DOCUMENT PASSAGE:
####

The particular section of beach where they had released the inflatable boat had been carefully chosen because of its gentle gradient, open beach access to hinterland staging areas and close proximity to one of the key F111s’ targets. It was a perfect location to conduct a massive unopposed amphibious assault. And that is exactly what the CIA wanted the Libyans to believe when they found the boat washed up on the beach and examined its contents. In reality, the Marines would never make a landing ashore but the ruse worked. The Libyan military reinforced the area in preparation.
As the F111s approached the Libyan coast a mix of twenty-five A-6 Intruders, A-7, F/A-18 Hornet attack aircraft and EA-6B Prowler electronic warfare aircraft were launched by the carrier battle force in the Gulf of Sidra. The combined attack began at 0200 the morning of April 15 and lasted a total of twelve minutes. The F-111s dropped a total of 60 tons of munitions on five Libyan military targets. One F-111 was shot down by a Libyan surface to air missile and lost in the Gulf of Sidra killing both pilots. The carrier based A-6, A-7, F/A-18 attack aircraft primarily bombed radar and antiaircraft gun and missile sites in the heavily fortified Benghazi area before bombing the Benina and Jamahiriya barracks. Tragically, a number of their bombs hit co-located residential areas along with several embassies. The French embassy was one of them sustaining a direct hit.

####

MATERIAL:
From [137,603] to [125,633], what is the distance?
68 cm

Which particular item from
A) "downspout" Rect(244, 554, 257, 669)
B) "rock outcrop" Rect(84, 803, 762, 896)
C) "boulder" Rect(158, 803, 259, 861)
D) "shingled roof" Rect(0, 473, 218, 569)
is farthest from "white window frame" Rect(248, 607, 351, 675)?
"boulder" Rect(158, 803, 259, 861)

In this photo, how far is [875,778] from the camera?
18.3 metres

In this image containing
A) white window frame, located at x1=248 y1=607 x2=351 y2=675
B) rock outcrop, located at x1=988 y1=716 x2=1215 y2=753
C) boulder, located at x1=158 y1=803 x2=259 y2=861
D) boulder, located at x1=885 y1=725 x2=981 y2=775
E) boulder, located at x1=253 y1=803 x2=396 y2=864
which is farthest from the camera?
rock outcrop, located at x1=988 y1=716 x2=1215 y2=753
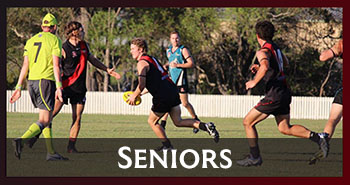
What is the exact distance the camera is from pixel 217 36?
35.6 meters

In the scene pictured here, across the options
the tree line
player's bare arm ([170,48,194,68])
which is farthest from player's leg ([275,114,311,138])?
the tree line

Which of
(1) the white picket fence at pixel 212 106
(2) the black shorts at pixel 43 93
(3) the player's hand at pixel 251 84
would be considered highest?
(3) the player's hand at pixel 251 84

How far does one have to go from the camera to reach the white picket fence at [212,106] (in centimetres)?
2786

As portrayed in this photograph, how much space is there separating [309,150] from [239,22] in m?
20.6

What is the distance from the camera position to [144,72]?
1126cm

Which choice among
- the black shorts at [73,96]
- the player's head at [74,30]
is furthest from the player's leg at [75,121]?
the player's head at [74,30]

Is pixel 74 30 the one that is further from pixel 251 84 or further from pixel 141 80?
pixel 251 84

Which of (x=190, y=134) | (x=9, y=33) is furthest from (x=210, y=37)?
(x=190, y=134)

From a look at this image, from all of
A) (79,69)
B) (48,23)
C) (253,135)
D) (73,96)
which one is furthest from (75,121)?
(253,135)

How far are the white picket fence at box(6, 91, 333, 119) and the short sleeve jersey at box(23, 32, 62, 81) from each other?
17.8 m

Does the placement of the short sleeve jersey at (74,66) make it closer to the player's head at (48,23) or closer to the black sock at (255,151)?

####

GIVEN TASK A:
Summarize the passage on the raid on Libya in two sentences.
GIVEN TASK B:
Write out the part of the passage on the raid on Libya between "The particular section" and "area in preparation.", inclusive.

CORRECT ANSWER A:
An inflatable boat left on a Libyan beach led the Libyan military to reinforce the area for an amphibious assault that the CIA wanted them to expect but the Marines never made. In a twelve-minute attack that began at 0200 on April 15, F-111s and carrier aircraft bombed Libyan military and air-defense targets, one F-111 was shot down with both pilots killed, and some bombs hit residential areas and several embassies, including the French embassy.

CORRECT ANSWER B:
The particular section of beach where they had released the inflatable boat had been carefully chosen because of its gentle gradient, open beach access to hinterland staging areas and close proximity to one of the key F111s’ targets. It was a perfect location to conduct a massive unopposed amphibious assault. And that is exactly what the CIA wanted the Libyans to believe when they found the boat washed up on the beach and examined its contents. In reality, the Marines would never make a landing ashore but the ruse worked. The Libyan military reinforced the area in preparation.